[Exercise description]
Go through the data below and report how many lines contain "United"; the reply holds only that number.
(Beginning of Dataset)
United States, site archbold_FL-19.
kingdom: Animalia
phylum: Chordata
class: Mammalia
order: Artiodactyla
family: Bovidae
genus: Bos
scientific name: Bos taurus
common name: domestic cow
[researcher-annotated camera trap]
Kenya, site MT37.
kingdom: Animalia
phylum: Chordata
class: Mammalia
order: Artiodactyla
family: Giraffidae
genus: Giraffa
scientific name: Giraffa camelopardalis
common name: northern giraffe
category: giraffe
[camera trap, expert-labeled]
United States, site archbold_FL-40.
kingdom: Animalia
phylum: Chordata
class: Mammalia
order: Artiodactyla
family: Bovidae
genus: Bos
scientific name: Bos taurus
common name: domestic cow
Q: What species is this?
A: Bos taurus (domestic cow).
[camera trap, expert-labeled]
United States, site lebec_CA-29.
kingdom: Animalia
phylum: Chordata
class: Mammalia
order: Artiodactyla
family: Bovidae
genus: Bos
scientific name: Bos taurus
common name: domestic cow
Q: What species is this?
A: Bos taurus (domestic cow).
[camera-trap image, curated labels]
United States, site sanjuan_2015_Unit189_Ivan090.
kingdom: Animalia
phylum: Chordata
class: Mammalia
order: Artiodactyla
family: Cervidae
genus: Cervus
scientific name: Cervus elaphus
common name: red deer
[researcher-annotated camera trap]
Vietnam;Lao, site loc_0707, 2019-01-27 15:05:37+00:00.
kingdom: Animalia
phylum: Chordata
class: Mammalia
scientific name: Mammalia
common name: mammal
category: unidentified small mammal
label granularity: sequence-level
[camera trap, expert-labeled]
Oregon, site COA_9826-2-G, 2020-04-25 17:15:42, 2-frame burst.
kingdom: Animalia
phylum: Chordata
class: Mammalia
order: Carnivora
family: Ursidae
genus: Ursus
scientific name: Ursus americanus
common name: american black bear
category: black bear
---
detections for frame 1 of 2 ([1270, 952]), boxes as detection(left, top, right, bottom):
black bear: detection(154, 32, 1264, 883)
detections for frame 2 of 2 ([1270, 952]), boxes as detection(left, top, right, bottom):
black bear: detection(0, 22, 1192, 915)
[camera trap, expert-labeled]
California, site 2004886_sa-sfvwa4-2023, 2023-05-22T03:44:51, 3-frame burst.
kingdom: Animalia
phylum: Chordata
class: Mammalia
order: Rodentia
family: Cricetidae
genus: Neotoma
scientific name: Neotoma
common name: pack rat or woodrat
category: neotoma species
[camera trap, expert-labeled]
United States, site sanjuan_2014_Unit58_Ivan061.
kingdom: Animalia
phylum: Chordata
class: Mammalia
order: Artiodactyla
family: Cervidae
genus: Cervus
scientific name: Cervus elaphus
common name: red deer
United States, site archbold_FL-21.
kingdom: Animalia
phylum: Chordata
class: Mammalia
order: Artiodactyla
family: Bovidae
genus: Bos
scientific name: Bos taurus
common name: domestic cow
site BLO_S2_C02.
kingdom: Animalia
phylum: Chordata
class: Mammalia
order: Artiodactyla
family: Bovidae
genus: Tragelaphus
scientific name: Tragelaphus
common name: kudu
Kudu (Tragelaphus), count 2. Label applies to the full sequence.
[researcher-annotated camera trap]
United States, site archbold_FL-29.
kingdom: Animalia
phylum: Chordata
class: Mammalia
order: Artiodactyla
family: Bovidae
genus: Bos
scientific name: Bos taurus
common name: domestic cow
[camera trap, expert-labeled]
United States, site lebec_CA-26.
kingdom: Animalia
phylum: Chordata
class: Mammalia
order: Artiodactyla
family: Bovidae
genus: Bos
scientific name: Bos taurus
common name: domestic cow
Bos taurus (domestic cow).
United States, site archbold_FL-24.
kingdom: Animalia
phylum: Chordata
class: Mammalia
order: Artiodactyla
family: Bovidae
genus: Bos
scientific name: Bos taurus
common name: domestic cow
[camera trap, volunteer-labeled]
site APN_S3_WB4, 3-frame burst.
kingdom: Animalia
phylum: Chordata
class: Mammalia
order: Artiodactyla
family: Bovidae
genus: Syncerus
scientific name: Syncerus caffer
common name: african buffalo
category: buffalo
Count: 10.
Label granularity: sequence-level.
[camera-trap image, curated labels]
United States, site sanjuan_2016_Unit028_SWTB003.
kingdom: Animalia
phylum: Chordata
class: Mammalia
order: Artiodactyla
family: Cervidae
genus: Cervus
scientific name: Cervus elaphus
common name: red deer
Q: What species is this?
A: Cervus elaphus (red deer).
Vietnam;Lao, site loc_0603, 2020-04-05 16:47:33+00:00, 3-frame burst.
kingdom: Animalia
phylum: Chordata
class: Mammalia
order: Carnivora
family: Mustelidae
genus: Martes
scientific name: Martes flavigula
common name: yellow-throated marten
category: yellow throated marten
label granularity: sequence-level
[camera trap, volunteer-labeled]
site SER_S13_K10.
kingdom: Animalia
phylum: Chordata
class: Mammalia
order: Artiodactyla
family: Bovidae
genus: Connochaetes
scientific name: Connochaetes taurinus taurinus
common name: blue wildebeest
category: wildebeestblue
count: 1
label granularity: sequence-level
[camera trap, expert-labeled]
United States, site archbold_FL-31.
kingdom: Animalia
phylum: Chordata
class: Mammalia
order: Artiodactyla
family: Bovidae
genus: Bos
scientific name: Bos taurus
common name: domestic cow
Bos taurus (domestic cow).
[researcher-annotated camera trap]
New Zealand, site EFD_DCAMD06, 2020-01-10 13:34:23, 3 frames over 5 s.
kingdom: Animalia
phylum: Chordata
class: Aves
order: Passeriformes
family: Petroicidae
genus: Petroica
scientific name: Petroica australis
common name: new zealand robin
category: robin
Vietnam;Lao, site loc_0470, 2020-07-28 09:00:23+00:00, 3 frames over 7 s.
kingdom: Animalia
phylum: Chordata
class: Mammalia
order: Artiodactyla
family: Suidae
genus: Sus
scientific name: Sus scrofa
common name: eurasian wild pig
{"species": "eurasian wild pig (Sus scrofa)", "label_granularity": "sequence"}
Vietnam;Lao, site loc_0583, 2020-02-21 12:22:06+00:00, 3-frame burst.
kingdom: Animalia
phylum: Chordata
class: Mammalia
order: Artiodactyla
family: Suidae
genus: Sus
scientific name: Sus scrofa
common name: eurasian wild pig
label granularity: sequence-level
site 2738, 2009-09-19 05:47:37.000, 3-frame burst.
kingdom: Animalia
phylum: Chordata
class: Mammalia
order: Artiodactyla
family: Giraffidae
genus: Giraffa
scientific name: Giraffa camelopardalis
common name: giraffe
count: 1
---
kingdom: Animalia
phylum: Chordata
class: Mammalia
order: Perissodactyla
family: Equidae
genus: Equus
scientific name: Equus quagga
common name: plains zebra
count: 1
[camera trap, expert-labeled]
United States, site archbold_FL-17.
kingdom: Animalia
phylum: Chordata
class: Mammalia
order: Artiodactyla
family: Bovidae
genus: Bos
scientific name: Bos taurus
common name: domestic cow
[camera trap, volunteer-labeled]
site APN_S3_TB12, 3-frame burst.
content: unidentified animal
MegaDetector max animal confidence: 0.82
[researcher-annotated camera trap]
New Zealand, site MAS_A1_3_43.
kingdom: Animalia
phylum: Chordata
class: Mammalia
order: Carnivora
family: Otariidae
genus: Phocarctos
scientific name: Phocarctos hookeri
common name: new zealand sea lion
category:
(End of Dataset)
[Answer below]
12